+++ STORED DATA

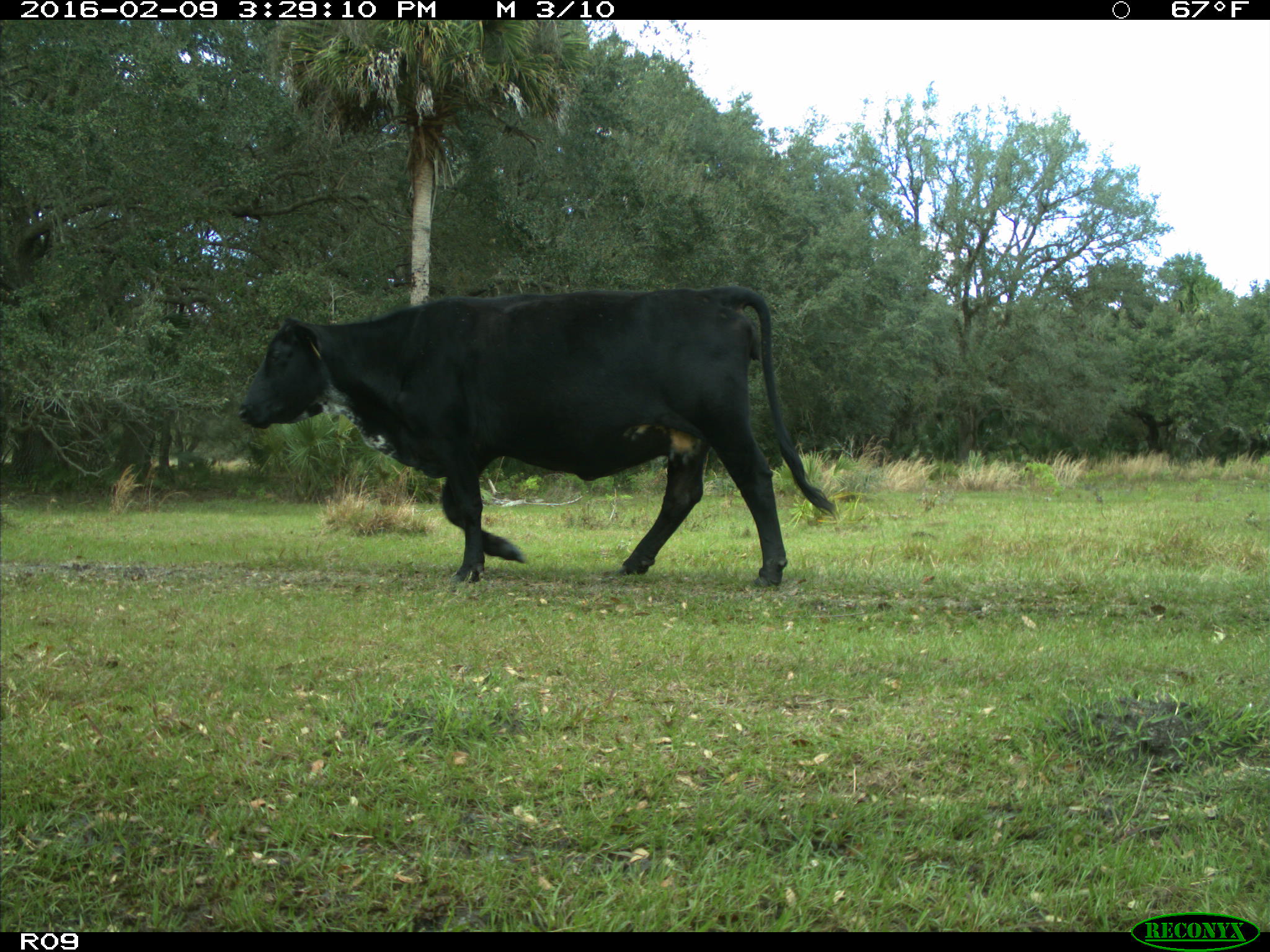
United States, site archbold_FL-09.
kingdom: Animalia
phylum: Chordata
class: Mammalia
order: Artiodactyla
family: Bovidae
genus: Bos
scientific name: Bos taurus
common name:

++++++

→ REQUIRED ACTION
Return the data above unchanged. Pictures are not part of the copy.

→ WRITTEN RESPONSE
United States, site archbold_FL-09.
kingdom: Animalia
phylum: Chordata
class: Mammalia
order: Artiodactyla
family: Bovidae
genus: Bos
scientific name: Bos taurus
common name:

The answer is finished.